**Trabalho solicitado**
• A. Redigite, sem alterações, o trecho do texto sobre a violência que vai de "A cena do pe." a "beiram a bestialidade.".
• B. Filtre os registros e copie cada linha em que apareça a palavra "closer".

**Trecho para leitura**
· · · ·
A solução da violência passa pela conversão

A cena do pe. Kelder, sacerdote da arquidiocese de Vitória do Espírito Santo, celebrando missa no Domingo de Ramos, na rua, ao lado do corpo de uma pessoa assassinada, ainda uma vez chama a atenção de todo mundo em relação ao fenômeno da violência. Cresce a cada dia o número de pessoas que sofrem algum tipo de agressão. Os cidadãos têm medo de sair.  As residências transformaram-se em fortalezas. O povo prefere ficar trancado dentro de casa, mas nem no lar, outrora sagrado, a violência dá trégua.  Entre as quatro paredes consumam-se abusos e agressões que beiram a bestialidade.

O pânico está tomando conta de todo mundo. O pior de tudo é que a violência contagia. É curto o caminho que leva a vítima a se tornar carrasco. Com a sensação de abandono por parte das autoridades, o povo tenta se proteger de qualquer forma. Algumas pessoas, sedentas por reparação, fazem justiça com suas próprias mãos. A barbárie está tomando conta das ruas. São numerosos os casos de linchamento.

As instituições estão perdidas. As iniciativas de enfrentamento são violentas tanto quanto a violência que se pretende encarar. Na área da segurança pública prevalece a linguagem bélica. Fala-se de “combate”, de “invasão e ocupação de comunidades”. Utilizam-se equipamentos de guerra. Até o exército está sendo utilizado para combater o narcotráfico. A população, no meio do fogo cruzado e alvo de balas perdidas, exige do poder executivo medidas mais enérgicas, pressiona o legislativo para que aprove leis mais rígidas e espera do judiciário a aplicação de penas mais duras. Há quem chegue a pedir a eliminação dos infratores. É a afirmação da linha dura vendida como a estratégia de sucesso no enfrentamento da violência.
· · · ·
**Registros fornecidos**
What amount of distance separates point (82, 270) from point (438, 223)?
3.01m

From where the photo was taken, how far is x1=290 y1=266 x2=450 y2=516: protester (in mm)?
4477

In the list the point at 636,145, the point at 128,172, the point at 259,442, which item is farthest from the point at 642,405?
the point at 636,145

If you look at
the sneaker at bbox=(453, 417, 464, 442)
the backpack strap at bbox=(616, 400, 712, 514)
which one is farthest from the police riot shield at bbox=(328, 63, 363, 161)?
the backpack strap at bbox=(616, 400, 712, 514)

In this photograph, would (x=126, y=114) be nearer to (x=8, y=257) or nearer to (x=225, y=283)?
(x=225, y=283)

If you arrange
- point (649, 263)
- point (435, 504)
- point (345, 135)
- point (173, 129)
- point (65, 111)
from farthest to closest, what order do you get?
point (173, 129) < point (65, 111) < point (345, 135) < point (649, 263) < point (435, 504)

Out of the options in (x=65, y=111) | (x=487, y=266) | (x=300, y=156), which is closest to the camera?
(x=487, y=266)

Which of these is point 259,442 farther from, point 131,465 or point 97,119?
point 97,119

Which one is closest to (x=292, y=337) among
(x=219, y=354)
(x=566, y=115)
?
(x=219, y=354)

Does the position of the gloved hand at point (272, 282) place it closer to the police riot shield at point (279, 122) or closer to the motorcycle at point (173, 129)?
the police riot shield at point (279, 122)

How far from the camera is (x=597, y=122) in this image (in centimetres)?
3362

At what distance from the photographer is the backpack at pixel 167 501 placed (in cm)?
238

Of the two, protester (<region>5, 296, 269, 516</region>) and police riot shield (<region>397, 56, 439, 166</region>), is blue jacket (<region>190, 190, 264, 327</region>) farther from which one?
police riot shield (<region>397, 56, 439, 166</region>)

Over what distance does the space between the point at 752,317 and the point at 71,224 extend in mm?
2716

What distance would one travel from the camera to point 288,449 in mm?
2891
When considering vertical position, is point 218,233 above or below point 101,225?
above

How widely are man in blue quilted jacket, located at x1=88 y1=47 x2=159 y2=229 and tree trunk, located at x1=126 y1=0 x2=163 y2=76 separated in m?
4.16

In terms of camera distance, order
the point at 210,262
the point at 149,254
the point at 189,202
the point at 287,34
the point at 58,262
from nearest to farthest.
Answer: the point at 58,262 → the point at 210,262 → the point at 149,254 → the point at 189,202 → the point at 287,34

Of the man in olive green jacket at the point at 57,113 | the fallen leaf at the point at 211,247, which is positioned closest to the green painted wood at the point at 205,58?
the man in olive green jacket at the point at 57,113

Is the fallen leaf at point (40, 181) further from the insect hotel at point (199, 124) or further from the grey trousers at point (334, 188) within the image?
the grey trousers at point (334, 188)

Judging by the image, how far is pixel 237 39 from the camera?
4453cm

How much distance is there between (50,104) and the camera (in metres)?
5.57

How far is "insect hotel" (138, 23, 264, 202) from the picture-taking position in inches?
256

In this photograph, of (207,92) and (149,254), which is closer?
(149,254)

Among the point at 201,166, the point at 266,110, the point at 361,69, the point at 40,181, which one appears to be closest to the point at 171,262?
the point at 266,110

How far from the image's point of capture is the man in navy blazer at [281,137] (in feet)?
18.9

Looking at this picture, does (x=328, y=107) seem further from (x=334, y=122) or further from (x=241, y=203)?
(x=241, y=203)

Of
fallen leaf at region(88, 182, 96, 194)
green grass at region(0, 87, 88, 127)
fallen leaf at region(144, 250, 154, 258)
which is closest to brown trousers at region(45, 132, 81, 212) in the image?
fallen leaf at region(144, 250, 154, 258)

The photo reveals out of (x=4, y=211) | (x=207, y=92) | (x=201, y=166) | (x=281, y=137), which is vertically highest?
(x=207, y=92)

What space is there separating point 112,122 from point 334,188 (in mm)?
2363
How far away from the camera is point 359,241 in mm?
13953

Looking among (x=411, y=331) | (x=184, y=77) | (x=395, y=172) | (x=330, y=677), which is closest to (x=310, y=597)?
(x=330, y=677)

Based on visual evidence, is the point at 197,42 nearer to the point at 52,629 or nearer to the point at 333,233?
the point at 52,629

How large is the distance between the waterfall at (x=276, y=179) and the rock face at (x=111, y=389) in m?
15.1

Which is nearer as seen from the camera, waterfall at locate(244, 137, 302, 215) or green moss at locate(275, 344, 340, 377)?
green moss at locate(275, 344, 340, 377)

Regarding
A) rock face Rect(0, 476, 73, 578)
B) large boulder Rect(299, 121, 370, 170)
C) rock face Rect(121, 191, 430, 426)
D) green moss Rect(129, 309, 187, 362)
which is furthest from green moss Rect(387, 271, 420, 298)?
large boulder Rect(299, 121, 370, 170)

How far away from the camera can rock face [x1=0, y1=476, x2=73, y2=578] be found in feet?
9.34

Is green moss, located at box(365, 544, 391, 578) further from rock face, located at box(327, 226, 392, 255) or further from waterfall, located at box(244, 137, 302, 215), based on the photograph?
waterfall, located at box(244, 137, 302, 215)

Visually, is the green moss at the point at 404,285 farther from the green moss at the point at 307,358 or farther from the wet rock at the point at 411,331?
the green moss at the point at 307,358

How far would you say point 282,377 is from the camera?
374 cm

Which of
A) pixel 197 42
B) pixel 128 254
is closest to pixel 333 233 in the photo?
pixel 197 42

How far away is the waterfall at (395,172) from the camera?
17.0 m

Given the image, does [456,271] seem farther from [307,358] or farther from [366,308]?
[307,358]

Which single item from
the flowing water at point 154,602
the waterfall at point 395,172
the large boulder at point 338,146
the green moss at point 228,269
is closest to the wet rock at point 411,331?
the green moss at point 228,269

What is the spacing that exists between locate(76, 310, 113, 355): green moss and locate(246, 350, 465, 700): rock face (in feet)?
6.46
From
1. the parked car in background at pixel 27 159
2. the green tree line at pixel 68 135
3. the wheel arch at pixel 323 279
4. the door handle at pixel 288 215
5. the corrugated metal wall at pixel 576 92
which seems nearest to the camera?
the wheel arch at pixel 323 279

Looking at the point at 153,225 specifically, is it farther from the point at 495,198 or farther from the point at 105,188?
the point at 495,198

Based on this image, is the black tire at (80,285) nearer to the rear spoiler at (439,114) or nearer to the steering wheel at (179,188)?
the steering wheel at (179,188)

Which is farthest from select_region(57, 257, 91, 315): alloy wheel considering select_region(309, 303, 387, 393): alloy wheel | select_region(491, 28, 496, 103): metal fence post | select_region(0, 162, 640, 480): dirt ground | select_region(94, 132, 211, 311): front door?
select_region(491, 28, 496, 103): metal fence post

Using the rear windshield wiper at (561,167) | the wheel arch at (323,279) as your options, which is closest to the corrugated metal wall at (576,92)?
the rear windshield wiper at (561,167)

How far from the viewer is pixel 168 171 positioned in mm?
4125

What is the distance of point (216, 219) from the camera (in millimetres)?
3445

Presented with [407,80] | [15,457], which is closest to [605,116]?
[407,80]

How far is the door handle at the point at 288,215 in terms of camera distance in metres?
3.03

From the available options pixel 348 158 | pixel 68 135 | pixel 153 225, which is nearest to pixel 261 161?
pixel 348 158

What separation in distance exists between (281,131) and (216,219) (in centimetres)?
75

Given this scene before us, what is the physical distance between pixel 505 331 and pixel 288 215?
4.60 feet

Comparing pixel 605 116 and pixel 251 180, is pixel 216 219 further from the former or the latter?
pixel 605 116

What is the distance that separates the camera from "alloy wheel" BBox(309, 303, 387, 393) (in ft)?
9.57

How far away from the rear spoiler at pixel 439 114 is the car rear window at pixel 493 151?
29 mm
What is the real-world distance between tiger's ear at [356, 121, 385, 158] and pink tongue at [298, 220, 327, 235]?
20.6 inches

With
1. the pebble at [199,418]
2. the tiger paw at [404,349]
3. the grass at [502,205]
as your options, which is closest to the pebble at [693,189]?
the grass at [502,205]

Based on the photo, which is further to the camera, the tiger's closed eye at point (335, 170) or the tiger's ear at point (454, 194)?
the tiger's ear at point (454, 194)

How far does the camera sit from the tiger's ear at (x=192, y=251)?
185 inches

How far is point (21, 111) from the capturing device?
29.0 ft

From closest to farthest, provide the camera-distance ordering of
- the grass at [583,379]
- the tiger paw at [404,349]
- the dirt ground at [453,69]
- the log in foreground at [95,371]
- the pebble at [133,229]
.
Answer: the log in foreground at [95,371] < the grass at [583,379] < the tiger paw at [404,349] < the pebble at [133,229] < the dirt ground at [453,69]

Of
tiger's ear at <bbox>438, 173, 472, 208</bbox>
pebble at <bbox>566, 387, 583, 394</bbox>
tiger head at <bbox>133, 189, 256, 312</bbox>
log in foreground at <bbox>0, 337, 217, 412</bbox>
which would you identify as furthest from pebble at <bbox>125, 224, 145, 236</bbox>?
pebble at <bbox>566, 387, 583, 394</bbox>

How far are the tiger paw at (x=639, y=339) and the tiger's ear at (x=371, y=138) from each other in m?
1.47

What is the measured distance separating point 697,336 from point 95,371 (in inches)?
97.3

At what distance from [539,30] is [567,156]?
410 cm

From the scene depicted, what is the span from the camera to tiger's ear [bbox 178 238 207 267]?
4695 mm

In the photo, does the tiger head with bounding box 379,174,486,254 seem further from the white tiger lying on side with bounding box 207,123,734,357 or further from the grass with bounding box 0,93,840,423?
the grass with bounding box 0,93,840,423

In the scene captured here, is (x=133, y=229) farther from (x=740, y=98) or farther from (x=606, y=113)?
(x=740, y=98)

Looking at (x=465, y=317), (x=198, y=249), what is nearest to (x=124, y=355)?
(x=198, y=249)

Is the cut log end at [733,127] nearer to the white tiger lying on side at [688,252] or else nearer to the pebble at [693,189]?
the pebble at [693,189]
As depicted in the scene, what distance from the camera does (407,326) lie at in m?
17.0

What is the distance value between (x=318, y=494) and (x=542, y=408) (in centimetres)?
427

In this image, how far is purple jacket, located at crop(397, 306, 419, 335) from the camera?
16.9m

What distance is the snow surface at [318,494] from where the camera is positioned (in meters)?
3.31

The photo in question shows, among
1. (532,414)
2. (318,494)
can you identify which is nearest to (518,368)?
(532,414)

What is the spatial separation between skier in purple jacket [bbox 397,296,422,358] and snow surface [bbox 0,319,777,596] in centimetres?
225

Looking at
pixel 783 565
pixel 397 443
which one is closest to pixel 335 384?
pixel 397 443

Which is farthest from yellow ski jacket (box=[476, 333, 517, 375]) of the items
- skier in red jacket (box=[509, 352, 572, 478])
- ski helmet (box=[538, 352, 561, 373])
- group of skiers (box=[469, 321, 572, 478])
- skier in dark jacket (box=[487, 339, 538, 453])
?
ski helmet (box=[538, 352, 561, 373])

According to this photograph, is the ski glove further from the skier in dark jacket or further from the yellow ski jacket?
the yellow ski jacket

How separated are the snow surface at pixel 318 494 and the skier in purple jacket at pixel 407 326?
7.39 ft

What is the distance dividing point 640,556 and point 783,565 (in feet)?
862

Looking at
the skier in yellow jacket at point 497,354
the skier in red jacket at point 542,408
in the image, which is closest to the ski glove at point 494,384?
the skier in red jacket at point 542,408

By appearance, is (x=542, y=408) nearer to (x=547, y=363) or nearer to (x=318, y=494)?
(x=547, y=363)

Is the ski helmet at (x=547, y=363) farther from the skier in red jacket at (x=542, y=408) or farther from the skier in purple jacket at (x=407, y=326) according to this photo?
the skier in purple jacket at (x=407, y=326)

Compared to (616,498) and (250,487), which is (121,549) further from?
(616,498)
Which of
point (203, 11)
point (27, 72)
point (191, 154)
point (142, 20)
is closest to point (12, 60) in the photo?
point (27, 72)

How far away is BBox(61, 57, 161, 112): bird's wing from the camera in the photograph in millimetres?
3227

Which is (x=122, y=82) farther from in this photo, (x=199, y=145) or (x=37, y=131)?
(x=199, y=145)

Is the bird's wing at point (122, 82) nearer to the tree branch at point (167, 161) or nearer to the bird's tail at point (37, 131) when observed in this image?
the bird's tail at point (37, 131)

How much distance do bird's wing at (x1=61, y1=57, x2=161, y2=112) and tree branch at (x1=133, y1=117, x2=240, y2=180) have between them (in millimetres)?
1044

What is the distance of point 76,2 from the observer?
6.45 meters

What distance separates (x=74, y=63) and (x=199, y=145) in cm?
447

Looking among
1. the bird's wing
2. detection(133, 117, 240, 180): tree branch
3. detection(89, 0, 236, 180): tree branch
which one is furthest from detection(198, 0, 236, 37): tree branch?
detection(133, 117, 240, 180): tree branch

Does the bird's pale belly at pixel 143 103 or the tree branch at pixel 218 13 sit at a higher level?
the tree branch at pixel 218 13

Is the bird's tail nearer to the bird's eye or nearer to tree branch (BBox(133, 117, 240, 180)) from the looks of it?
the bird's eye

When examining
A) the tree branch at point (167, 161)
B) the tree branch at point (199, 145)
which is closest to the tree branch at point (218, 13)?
· · · ·
**Soluções das tarefas**
• A.
A cena do pe. Kelder, sacerdote da arquidiocese de Vitória do Espírito Santo, celebrando missa no Domingo de Ramos, na rua, ao lado do corpo de uma pessoa assassinada, ainda uma vez chama a atenção de todo mundo em relação ao fenômeno da violência. Cresce a cada dia o número de pessoas que sofrem algum tipo de agressão. Os cidadãos têm medo de sair.  As residências transformaram-se em fortalezas. O povo prefere ficar trancado dentro de casa, mas nem no lar, outrora sagrado, a violência dá trégua.  Entre as quatro paredes consumam-se abusos e agressões que beiram a bestialidade.

• B.
Does the position of the gloved hand at point (272, 282) place it closer to the police riot shield at point (279, 122) or closer to the motorcycle at point (173, 129)?
In this photograph, of (207,92) and (149,254), which is closer?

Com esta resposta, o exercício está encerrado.